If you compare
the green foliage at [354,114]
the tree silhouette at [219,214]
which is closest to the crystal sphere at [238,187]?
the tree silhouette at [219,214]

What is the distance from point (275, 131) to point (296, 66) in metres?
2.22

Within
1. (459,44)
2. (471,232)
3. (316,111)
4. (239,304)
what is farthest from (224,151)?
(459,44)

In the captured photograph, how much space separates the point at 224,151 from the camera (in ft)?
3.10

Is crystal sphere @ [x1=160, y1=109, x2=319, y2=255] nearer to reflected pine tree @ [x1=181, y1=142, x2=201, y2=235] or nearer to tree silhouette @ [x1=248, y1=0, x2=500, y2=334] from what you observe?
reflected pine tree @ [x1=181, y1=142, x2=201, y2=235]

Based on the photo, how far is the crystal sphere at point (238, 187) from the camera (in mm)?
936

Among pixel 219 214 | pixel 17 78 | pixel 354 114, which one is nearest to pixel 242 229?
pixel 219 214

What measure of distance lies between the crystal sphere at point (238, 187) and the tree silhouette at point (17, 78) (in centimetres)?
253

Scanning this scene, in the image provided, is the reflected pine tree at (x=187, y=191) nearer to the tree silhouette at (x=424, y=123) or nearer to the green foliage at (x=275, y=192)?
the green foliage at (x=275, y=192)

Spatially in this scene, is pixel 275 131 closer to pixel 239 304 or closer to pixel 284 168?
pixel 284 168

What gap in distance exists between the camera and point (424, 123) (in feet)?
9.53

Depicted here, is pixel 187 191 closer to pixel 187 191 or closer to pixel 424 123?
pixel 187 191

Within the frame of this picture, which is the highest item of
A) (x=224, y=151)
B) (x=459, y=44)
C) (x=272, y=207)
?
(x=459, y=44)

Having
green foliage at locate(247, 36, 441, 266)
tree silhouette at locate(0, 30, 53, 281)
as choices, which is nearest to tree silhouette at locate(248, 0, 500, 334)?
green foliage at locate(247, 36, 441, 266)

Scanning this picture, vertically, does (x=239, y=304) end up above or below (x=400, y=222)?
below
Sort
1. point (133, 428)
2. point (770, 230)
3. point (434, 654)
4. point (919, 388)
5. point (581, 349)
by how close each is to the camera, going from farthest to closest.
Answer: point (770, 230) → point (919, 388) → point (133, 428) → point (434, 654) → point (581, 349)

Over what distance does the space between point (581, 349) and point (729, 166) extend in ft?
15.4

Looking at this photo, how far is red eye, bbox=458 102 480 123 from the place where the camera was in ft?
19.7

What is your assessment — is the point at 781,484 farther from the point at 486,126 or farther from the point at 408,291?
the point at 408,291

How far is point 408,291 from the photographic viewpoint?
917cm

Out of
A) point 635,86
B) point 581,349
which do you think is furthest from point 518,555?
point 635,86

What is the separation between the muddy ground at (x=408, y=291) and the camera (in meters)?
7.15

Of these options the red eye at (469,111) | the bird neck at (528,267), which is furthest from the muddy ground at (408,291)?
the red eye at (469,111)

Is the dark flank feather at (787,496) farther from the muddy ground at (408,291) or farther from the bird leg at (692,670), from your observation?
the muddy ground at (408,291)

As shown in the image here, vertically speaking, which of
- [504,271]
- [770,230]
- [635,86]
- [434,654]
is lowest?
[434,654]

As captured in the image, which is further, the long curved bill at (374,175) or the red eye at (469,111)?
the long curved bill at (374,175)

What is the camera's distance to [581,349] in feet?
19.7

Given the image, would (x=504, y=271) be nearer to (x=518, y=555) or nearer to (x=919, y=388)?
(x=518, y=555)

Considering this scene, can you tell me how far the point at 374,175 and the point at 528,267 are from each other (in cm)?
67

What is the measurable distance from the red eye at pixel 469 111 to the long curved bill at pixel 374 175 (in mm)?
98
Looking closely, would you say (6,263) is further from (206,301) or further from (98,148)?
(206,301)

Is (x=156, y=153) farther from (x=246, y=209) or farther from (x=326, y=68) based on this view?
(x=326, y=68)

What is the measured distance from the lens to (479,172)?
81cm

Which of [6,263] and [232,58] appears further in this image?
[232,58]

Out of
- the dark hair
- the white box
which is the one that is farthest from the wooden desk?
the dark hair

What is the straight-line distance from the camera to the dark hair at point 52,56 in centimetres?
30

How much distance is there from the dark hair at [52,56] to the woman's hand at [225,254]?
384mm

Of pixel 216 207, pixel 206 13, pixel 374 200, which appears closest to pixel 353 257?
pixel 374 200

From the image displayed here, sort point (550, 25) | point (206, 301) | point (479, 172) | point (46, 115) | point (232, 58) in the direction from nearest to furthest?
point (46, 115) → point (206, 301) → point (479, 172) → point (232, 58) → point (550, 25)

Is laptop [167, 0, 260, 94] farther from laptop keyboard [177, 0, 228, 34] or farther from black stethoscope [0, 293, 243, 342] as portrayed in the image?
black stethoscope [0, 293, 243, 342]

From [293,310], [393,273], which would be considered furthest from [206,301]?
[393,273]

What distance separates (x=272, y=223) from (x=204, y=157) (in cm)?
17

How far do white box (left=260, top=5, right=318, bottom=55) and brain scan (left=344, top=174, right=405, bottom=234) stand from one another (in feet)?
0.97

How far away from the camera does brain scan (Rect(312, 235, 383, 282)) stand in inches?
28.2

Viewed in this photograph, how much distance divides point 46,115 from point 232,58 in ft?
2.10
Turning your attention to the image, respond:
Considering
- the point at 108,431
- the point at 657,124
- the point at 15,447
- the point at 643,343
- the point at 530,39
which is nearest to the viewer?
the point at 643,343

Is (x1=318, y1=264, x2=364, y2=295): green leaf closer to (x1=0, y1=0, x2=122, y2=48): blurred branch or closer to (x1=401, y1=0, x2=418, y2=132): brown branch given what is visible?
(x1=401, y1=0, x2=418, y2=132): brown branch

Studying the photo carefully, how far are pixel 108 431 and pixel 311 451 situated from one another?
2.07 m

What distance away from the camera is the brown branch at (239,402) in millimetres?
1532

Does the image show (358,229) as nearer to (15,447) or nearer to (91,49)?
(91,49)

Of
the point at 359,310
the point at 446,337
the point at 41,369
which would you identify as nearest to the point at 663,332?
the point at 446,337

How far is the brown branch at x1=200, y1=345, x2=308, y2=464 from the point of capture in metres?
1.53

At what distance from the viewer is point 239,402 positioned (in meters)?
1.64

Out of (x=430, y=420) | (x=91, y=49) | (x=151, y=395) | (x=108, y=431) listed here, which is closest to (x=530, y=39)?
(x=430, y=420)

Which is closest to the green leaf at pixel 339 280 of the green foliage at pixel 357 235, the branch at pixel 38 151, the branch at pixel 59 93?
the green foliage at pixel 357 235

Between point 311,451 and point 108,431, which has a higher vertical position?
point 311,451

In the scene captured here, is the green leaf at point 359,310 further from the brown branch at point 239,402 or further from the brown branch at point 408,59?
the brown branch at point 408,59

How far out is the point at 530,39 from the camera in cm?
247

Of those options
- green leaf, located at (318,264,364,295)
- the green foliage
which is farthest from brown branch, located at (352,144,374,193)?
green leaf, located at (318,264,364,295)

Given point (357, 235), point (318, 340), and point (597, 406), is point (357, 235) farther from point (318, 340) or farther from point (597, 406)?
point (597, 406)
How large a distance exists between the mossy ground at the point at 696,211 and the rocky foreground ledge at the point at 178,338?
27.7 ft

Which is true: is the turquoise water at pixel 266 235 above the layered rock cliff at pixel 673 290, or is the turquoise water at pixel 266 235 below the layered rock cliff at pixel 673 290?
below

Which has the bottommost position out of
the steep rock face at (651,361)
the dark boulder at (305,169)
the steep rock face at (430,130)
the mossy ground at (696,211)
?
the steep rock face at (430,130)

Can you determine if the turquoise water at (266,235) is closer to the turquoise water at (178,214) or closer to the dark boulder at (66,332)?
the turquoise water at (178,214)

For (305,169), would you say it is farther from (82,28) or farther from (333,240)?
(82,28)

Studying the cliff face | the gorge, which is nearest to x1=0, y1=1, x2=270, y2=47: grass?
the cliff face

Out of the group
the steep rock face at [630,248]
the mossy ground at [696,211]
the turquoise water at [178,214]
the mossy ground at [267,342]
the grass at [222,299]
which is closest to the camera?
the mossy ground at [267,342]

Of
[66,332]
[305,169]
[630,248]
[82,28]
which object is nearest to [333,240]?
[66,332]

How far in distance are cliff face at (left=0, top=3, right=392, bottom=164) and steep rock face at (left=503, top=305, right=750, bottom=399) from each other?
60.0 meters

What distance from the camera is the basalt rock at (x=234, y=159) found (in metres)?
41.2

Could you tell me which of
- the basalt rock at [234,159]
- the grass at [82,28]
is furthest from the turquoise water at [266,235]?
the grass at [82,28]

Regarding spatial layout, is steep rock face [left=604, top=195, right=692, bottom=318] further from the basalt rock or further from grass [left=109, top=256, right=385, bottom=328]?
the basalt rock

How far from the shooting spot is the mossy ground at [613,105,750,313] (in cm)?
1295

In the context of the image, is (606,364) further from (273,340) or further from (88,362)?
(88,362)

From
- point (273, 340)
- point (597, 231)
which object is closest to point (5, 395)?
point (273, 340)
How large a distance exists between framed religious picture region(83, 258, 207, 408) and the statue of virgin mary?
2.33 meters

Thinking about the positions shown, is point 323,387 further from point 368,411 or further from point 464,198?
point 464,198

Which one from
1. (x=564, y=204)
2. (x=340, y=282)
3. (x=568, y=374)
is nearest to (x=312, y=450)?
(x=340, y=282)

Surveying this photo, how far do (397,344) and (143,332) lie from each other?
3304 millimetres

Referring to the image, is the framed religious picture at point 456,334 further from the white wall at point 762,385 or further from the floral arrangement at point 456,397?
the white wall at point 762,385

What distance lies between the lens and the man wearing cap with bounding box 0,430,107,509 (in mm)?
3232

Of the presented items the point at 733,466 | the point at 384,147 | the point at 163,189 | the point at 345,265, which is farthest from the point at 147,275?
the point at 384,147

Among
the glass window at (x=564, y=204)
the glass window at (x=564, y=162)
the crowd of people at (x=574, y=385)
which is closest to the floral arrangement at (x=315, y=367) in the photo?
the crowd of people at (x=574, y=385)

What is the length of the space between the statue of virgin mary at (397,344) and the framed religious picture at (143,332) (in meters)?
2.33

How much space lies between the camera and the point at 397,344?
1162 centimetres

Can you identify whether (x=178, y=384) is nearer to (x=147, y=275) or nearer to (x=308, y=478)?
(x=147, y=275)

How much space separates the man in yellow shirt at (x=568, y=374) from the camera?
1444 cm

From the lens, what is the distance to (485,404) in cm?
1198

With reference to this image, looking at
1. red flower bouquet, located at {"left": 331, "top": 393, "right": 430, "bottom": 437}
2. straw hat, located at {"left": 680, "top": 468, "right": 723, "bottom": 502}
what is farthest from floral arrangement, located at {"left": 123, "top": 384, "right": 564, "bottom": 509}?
######
Write out word for word the part of the rows above that opens with the line containing "In the context" and runs through the end of the rows.

In the context of the image, is (606,364) further from (273,340) or further from (88,362)?
(88,362)

From
- point (273, 340)
- point (597, 231)
which object is closest to point (5, 395)?
point (273, 340)
How large a distance exists between framed religious picture region(83, 258, 207, 408) and the statue of virgin mary?
2.33 meters

Thinking about the positions shown, is point 323,387 further from point 368,411 or further from point 464,198?
point 464,198

Which one from
1. (x=564, y=204)
2. (x=340, y=282)
3. (x=568, y=374)
is nearest to (x=312, y=450)?
(x=340, y=282)

Surveying this photo, how far do (397,344) and (143,332) lie from each other?
3304 millimetres

Referring to the image, is the framed religious picture at point 456,334 further from the white wall at point 762,385 or further from the floral arrangement at point 456,397?
the white wall at point 762,385

What distance lies between the lens and the man wearing cap with bounding box 0,430,107,509 (in mm)?
3232

Of the presented items the point at 733,466 | the point at 384,147 | the point at 163,189 | the point at 345,265, which is farthest from the point at 147,275?
the point at 384,147

Among
the glass window at (x=564, y=204)
the glass window at (x=564, y=162)
the crowd of people at (x=574, y=385)
which is closest to the floral arrangement at (x=315, y=367) in the photo?
the crowd of people at (x=574, y=385)

What is the length of the space between the statue of virgin mary at (397,344) and the framed religious picture at (143,332) (in meters)?
2.33

How much space lies between the camera and the point at 397,344?
1162 centimetres

Can you identify whether (x=178, y=384) is nearer to (x=147, y=275) or nearer to (x=308, y=478)?
(x=147, y=275)

How much space separates the man in yellow shirt at (x=568, y=374) from the camera?
1444 cm

From the lens, what is the distance to (485,404) in cm?
1198

With reference to this image, looking at
1. red flower bouquet, located at {"left": 331, "top": 393, "right": 430, "bottom": 437}
2. straw hat, located at {"left": 680, "top": 468, "right": 723, "bottom": 502}
what is farthest from floral arrangement, located at {"left": 123, "top": 384, "right": 564, "bottom": 509}?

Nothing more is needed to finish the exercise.